— La canzone che non canterai, Morìccica — fece il fratello ancor seduto sul davanzale, stendendo verso di lei la mano e toccandole la spalla. — Che strana impresa, e come profonda! Isa, tu l'avevi cara più d'ogni altra, tanto che alla Corte di Ferrara per le feste in onore di Lucrezia Borgia comparisti vestita di una camóra «recamata di quella invenzione di tempi e di pause».
— M'è sempre cara — fece l'incantatrice. — È il valore di quel che non dissi non dico non dirò mai.
Sorrideva col viso in profilo, metà nella luce e metà nell'ombra.
— Riassumo da oggi l'impresa delle Pause — ella soggiunse. — Ora andiamo.
Si volse per passare nel camerino attiguo.
— Ma come non l'abbiamo veduta? — fece con un grido di meraviglia, e s'arrestò.
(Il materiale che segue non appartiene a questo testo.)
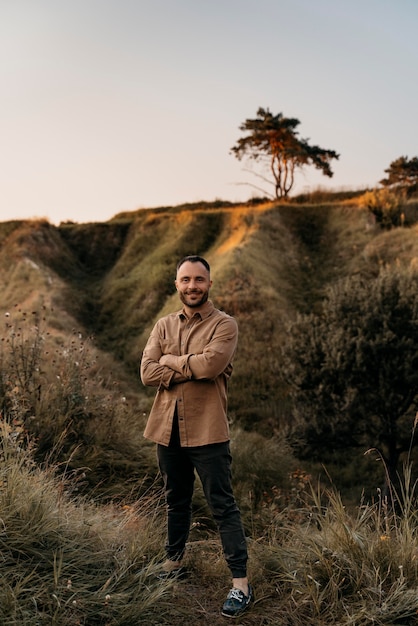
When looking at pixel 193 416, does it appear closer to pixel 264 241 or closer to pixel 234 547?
pixel 234 547

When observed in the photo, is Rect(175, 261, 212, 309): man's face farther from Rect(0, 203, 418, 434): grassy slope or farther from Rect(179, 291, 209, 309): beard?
Rect(0, 203, 418, 434): grassy slope

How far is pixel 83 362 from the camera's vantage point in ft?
26.3

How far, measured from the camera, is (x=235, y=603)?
3436mm

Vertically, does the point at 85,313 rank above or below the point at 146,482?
above

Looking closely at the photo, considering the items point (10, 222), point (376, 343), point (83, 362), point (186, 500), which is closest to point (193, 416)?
point (186, 500)

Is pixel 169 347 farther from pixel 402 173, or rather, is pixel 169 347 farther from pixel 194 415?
pixel 402 173

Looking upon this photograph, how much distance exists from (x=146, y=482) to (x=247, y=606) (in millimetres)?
3727

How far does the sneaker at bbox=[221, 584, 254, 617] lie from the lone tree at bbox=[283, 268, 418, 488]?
46.4ft

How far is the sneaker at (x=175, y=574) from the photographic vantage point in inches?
143

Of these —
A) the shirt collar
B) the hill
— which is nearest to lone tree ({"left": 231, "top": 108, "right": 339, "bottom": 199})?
the hill

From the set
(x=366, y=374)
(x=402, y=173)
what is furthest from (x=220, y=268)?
(x=402, y=173)

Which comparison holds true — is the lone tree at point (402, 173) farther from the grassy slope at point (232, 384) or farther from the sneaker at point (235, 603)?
the sneaker at point (235, 603)

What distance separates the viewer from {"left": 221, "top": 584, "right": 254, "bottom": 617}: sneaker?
11.2 feet

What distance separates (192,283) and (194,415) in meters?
0.86
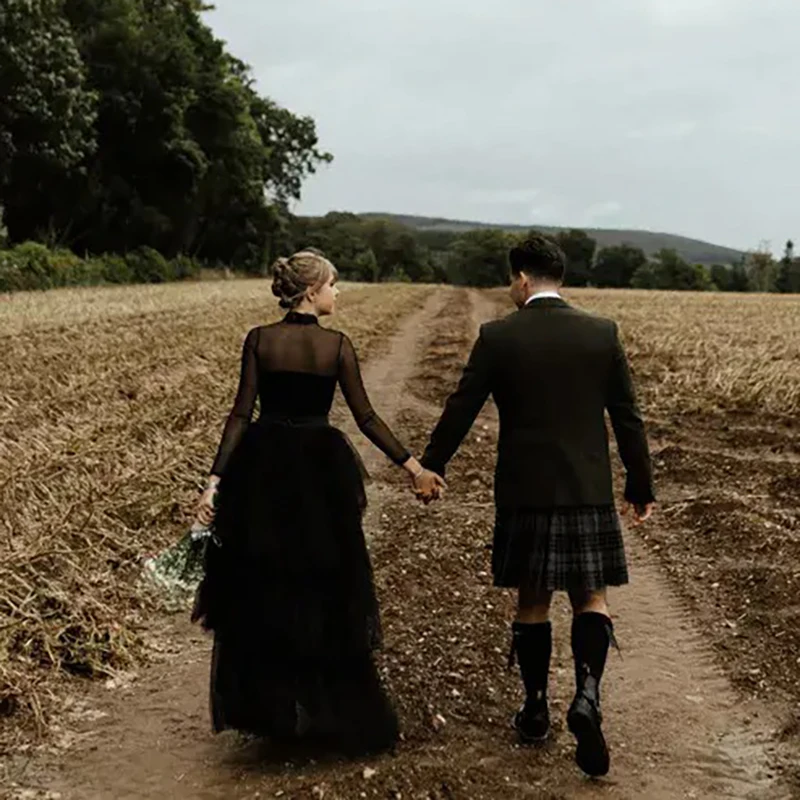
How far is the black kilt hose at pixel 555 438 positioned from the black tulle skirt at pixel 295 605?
57cm

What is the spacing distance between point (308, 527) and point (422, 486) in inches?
19.5

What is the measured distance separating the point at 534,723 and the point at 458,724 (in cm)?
34

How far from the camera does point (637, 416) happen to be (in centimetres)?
387

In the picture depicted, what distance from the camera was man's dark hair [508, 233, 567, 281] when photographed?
3828mm

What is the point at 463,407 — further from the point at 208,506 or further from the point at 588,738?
the point at 588,738

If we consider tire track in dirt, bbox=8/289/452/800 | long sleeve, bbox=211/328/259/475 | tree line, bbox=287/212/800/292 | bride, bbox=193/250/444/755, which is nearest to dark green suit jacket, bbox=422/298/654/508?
bride, bbox=193/250/444/755

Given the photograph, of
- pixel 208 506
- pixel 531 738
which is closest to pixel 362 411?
pixel 208 506

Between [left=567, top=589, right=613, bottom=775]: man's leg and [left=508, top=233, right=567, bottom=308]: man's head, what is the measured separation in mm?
1107

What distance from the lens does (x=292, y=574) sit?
3828 mm

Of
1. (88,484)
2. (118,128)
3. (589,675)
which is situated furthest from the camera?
Answer: (118,128)

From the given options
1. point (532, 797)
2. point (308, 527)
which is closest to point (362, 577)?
point (308, 527)

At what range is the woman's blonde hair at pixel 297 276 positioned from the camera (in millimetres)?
3924

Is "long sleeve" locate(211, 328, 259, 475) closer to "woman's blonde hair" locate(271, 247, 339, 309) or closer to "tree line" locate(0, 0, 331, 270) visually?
"woman's blonde hair" locate(271, 247, 339, 309)

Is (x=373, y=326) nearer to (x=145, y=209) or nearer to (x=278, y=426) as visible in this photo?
(x=278, y=426)
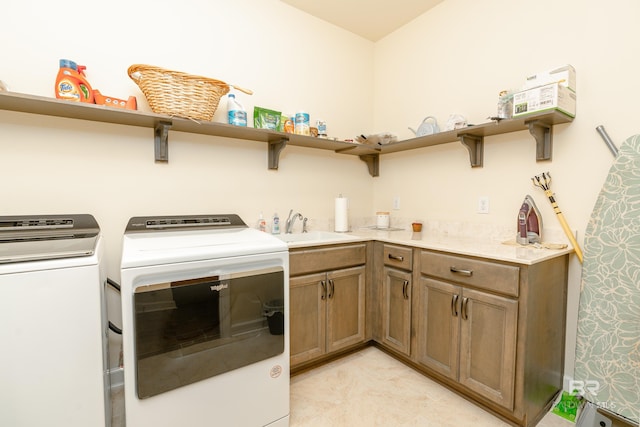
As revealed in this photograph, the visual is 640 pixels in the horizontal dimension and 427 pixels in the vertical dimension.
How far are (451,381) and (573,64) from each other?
1.95 metres

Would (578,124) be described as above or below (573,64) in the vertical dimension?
below

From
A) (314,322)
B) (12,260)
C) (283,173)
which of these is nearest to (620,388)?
(314,322)

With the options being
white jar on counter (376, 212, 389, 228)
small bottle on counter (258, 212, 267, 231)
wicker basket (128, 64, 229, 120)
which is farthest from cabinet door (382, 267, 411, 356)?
wicker basket (128, 64, 229, 120)

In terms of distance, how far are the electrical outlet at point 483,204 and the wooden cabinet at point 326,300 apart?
868 millimetres

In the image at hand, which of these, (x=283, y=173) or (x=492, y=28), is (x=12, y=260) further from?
(x=492, y=28)

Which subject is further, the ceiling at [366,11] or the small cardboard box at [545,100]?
the ceiling at [366,11]

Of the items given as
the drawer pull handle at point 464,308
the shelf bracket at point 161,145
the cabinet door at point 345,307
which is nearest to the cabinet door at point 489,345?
the drawer pull handle at point 464,308

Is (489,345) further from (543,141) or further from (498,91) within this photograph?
(498,91)

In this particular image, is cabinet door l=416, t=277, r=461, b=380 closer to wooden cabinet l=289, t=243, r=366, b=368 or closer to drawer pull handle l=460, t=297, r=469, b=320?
drawer pull handle l=460, t=297, r=469, b=320

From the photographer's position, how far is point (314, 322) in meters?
1.94

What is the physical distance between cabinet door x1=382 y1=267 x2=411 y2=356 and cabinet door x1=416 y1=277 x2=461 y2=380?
0.09 metres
Una piccola porta di marmo era dinanzi a lei, una porta gemmea, trattata anch'essa con ceselli da orafo come quella d'un ciborio, a cui i dischi di nero antico alternati coi tondi candidi in basso rilievo davan qualcosa di funebre quasi che s'aprisse sopra il sepolcro d'una delle «pute» mantovane, forse di Livia, forse di Delia, morta di baci. Un fregio di grifi sovrastava all'architrave; i fondi dei riquadri brillavano di pagliuzze d'oro come incrostati di venturina; e la figura avvolta d'un peplo piegoso, in atto di tenere il flauto di Pan, era la Musica ed era Isabella. Ma chi era, nel basso rilievo sottoposto, la donna ignuda avente sul capo i chiusi volumi, sotto il piede un teschio umano?
— Ecco un'allegoria oscura come l'impresa delle Pause — disse Aldo inginocchiandosi per indagare l'imagine. — Tu stessa l'ispirasti a Tullo Lombardo?
Ella si chinava con le due mani su le spalle di lui a guardare.
— Ti somiglia — soggiunse sottovoce il fratello.